(Records contained in a dataset)
::::::

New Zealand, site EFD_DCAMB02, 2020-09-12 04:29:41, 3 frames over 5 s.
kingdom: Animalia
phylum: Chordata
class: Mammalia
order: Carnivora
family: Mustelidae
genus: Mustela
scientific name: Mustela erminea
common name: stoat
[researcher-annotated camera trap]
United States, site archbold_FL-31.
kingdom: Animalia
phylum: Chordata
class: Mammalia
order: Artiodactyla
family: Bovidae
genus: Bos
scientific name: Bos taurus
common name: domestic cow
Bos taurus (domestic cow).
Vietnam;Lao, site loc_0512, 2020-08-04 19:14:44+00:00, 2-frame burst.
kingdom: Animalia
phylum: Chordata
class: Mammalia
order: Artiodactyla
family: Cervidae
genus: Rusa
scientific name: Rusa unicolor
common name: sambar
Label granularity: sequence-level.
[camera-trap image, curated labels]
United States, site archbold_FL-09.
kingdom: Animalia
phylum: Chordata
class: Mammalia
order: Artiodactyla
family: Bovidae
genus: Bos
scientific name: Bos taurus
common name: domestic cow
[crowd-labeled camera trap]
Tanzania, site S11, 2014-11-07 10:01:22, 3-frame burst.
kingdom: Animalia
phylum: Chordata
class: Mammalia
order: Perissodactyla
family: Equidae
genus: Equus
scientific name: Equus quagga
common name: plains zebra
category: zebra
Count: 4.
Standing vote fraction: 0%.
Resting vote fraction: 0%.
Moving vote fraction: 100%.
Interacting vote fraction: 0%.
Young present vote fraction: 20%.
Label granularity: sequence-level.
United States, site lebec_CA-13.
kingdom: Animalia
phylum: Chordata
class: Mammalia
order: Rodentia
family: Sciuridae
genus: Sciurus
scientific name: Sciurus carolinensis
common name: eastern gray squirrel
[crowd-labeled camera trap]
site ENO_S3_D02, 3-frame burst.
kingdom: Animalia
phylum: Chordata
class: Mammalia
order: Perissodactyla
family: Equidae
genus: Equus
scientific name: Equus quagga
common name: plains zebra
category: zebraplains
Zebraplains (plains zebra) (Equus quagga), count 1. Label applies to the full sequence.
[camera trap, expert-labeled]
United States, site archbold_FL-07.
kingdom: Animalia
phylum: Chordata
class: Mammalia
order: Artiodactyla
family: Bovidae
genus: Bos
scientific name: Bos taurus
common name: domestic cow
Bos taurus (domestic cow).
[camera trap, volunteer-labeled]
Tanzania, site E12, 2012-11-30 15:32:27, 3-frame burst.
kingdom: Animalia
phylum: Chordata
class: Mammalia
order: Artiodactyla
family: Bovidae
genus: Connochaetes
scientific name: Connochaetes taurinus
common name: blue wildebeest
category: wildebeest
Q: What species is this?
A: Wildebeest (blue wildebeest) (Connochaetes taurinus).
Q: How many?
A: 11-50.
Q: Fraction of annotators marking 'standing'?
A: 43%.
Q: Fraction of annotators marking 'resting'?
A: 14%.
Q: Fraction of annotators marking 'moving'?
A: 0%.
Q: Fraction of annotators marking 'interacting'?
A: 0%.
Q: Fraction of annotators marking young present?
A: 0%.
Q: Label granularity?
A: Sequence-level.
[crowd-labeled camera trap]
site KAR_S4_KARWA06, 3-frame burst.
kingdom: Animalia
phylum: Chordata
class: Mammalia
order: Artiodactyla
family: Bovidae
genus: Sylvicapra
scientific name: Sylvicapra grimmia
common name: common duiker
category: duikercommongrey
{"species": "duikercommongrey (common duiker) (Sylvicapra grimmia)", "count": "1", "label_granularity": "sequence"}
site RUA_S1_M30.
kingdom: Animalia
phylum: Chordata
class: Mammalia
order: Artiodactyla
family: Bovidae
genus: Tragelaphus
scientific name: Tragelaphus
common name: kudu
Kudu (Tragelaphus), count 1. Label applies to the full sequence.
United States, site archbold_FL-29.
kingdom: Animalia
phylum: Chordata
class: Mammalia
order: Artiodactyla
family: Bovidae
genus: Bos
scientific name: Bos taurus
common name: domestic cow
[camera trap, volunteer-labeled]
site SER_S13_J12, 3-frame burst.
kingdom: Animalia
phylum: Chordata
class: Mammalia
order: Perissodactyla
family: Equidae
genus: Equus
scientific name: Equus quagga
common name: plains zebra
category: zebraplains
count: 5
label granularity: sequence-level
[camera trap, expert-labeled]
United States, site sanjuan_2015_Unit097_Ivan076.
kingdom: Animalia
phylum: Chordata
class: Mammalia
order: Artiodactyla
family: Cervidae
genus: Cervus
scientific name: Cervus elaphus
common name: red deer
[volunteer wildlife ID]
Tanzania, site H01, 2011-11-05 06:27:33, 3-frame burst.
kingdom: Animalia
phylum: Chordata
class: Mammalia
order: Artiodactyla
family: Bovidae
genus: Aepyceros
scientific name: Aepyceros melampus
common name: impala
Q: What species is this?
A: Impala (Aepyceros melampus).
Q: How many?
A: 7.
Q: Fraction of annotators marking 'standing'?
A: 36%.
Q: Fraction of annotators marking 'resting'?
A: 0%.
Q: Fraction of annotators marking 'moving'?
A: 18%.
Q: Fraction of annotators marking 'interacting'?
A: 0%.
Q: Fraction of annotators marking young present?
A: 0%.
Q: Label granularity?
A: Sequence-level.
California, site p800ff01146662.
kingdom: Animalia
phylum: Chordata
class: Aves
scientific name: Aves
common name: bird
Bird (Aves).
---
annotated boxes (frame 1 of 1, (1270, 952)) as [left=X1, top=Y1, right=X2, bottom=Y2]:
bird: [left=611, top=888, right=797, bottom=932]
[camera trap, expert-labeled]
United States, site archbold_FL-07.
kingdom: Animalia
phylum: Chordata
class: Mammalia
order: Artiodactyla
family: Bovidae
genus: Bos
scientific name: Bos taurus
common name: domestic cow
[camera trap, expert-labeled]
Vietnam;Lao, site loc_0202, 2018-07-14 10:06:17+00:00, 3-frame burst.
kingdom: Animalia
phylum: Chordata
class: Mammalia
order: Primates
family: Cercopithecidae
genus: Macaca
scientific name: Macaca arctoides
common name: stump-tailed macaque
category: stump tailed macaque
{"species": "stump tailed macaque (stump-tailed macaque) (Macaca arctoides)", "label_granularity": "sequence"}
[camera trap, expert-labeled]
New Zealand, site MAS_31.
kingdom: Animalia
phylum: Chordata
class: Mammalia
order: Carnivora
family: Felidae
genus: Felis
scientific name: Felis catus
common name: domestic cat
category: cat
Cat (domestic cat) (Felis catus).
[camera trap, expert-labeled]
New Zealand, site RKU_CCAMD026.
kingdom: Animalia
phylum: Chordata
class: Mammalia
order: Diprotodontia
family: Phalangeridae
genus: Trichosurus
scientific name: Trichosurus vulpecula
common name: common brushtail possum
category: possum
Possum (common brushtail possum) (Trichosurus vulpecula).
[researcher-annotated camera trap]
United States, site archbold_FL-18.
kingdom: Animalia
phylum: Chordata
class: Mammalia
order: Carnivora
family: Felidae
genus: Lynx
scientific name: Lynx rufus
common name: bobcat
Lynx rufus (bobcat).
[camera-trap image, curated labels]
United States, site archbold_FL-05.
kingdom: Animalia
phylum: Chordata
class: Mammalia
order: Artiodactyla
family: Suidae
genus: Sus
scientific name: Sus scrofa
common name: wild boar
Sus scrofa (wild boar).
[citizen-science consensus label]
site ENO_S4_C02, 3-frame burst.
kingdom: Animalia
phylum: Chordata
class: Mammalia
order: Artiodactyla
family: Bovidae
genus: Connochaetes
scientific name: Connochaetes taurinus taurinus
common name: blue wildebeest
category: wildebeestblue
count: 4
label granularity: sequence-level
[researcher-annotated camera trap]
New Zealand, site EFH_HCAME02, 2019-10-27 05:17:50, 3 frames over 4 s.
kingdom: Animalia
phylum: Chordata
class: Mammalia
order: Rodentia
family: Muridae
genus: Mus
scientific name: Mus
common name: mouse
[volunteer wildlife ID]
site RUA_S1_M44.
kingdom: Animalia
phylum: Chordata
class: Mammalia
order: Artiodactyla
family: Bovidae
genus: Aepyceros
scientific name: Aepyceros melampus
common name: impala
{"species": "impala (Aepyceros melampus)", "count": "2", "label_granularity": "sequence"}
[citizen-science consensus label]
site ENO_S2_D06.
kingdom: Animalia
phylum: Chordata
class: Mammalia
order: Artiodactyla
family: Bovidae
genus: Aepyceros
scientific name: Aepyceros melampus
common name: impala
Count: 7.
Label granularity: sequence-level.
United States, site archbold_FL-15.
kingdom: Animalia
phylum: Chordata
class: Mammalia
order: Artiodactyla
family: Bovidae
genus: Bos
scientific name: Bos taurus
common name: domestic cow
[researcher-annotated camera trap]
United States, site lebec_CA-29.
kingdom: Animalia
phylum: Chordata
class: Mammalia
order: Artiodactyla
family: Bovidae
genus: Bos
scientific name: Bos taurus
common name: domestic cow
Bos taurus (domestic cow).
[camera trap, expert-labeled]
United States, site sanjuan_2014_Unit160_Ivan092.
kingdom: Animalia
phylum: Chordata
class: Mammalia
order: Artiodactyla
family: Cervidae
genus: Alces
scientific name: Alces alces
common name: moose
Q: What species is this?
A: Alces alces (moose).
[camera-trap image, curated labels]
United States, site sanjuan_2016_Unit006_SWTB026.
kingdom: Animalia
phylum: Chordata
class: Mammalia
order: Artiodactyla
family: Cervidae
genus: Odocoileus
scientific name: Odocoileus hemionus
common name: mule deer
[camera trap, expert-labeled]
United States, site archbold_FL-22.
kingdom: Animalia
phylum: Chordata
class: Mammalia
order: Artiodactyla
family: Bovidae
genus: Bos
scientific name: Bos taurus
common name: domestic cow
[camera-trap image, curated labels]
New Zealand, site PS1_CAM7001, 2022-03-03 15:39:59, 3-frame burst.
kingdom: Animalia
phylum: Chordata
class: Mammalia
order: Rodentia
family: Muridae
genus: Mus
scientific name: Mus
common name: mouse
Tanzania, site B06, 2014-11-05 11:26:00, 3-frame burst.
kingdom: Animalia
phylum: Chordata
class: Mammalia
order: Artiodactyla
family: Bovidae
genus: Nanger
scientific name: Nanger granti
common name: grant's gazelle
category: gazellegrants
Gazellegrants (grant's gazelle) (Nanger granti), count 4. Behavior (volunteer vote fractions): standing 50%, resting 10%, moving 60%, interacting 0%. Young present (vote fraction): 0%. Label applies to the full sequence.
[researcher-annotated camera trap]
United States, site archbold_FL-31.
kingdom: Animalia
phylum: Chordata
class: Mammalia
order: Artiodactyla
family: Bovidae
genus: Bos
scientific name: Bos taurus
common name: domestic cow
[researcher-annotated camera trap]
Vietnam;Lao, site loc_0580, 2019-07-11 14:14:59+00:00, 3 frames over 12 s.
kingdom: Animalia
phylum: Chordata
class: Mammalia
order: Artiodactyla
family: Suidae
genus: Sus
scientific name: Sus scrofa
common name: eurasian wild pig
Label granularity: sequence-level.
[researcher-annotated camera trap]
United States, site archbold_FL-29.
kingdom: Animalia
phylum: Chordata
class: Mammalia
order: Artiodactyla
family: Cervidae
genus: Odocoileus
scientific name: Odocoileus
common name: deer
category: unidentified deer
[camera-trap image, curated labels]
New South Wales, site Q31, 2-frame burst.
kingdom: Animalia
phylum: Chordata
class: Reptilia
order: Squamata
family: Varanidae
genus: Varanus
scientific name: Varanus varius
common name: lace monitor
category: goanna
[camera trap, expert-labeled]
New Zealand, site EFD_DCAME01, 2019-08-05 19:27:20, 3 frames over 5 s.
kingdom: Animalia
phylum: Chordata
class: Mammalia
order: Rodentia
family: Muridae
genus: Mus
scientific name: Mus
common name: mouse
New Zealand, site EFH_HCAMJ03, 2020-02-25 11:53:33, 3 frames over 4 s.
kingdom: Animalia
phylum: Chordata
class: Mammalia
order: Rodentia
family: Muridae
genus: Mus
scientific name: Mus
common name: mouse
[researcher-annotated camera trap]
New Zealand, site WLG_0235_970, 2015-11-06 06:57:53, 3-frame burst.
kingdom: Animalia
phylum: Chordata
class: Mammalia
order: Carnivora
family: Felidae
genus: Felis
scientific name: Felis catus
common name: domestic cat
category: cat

::::::

Could you state how many lines above include the word "arctoides"? Reply with that number alone.

**Solution**: 2